Nuestros alumnos precisan de un tiempo determinado para crecer, adquirir habilidades, afrontar nuevos retos… Así como la gestación de un bebé no puede acortarse ni alargarse dentro de un proceso madurativo común, el proceso educativo requiere de un ritmo determinado. Temas tan dispares como la adquisición de hábitos, técnicas de estudio o de metodología, aprendizaje de idiomas, interiorización de valores, mecanización operativa matemática, comprensión lectora, capacidad de síntesis… requieren de un aprendizaje paciente basado en la constancia, en el “ensayo/error”, en la autocorrección y autocrítica, en definitiva, en un análisis sereno para que este madure.
La confianza en el proceso educativo también resulta fundamental. No solamente hacia la persona la cual es el objeto principal sino también en la confianza hacia los profesionales que velan por ella. A menudo confiar significar dejar en un cajón las propias expectativas creadas, aparcar los propios criterios y depositar en un tercero nuestras esperanzas. No es tarea fácil cuando se trata de nuestro hijo y la dificultad concreta nos desborda, quizás afectando hasta la propia vida privada. No obstante, el consejo prudente, la experiencia avaladora y la reflexión profunda determinan los pasos marcados a seguir hacia adelante, aunque el horizonte no se vislumbre aún con claridad. Recuerdo el caso de una antigua alumna que empezó 3º ESO. El curso que se le presentaba por delante lo creía inalcanzable; cambio de centro, de metodología, de compañeros, profesores, irrupción de la adolescencia… En los momentos de flaqueza la ayudamos a sostenerse, durante los desánimos la escuchamos y guiamos, consensuamos con la familia las prioridades cotidianas, nos mantuvimos firmes en los momentos que exigían determinación… Hace un par de años se graduó en Bachillerato satisfecha consigo misma y lista para afrontar una nueva etapa.
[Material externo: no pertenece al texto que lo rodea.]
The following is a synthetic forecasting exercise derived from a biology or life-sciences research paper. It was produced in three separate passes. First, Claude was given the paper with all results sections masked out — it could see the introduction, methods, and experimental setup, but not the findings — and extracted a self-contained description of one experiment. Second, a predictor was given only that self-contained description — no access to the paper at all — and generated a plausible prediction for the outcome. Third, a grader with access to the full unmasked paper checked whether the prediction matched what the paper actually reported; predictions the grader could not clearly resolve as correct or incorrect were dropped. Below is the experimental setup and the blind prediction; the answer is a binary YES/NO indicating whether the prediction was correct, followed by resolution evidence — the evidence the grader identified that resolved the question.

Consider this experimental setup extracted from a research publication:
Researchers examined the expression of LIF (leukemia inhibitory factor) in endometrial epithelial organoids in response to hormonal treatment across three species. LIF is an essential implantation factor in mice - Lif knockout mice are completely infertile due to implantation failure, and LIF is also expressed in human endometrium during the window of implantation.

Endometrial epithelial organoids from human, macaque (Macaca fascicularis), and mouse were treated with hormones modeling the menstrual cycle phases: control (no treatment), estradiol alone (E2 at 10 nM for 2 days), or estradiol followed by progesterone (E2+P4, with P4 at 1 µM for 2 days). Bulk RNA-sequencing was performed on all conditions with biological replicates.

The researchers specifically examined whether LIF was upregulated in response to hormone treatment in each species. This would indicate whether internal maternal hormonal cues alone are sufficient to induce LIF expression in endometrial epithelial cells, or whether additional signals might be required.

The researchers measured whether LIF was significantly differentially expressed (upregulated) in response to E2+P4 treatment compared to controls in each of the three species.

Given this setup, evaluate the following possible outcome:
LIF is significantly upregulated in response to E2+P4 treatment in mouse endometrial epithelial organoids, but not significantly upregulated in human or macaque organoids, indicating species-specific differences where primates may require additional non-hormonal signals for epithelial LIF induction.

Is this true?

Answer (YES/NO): NO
Por último, la generosidad. Se trata de nuestra implicación personal. El acto educativo necesita de esta implicación para ponerse en marcha. Pero, ¿hasta dónde estoy dispuesto a involucrarme? A veces la generosidad requiere de sacrificios personales, de prioridades o de renuncias a favor de un bien mayor, al servicio del prójimo. Ya nos lo dice el evangelio: “si el grano de trigo no cae en tierra y muere, queda él solo; pero si muere, da mucho fruto” (Jn 12, 24).
Escojamos pues cuidadosamente estos ingredientes principales para una lenta pero segura cocción.